#### Data segment
┌──

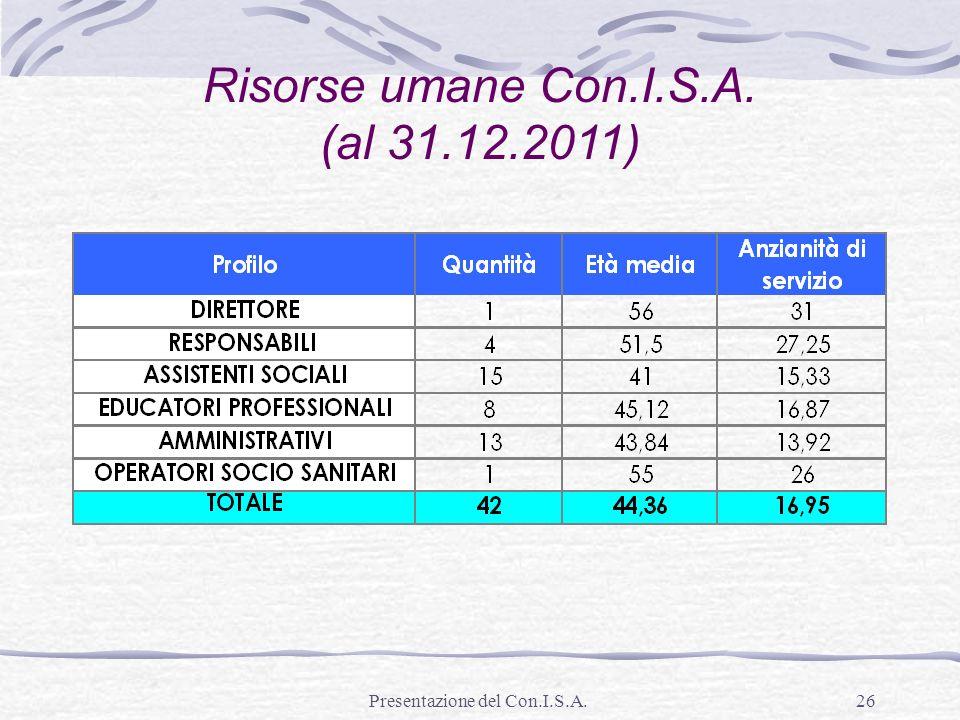 Risorse umane Con.I.S.A. (al 31.12.2011)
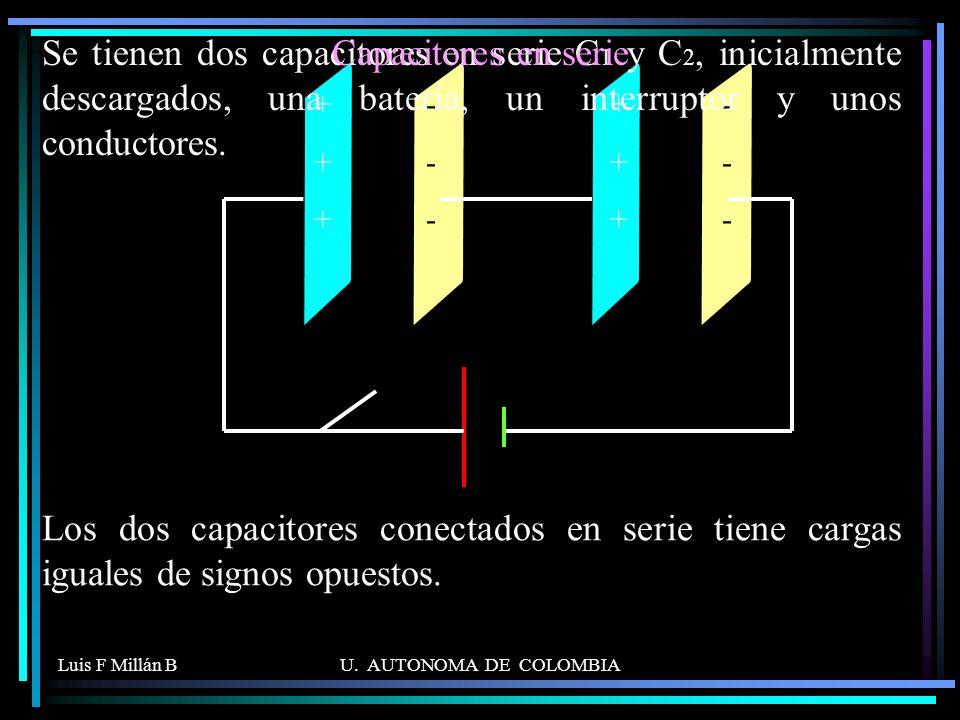 Luis F Millán BU. AUTONOMA DE COLOMBIA ++++++ ------ ------ ++++++ Se tienen dos capacitores en serie C 1 y C 2, inicialmente descargados, una batería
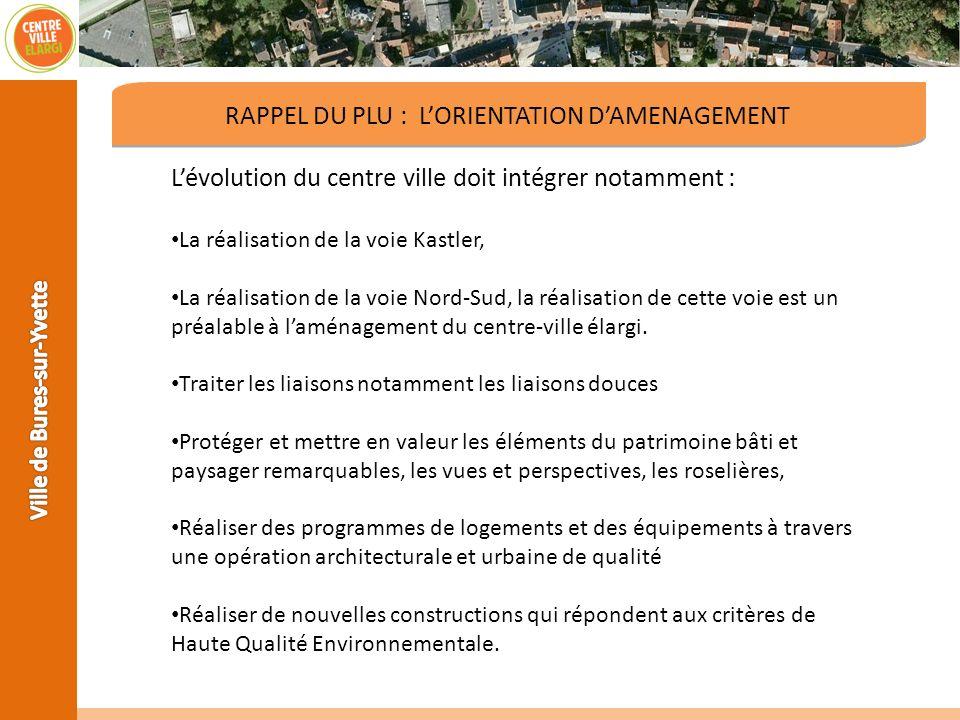RAPPEL DU PLU : LORIENTATION DAMENAGEMENT Lévolution du centre ville doit intégrer notamment : La réalisation de la voie Kastler, La réalisation de la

└──

#### Problem statement
Every line above goes into your copy exactly; no images go in.

#### Your response
 Risorse umane Con.I.S.A. (al 31.12.2011)
 Luis F Millán BU. AUTONOMA DE COLOMBIA ++++++ ------ ------ ++++++ Se tienen dos capacitores en serie C 1 y C 2, inicialmente descargados, una batería
RAPPEL DU PLU : LORIENTATION DAMENAGEMENT Lévolution du centre ville doit intégrer notamment : La réalisation de la voie Kastler, La réalisation de la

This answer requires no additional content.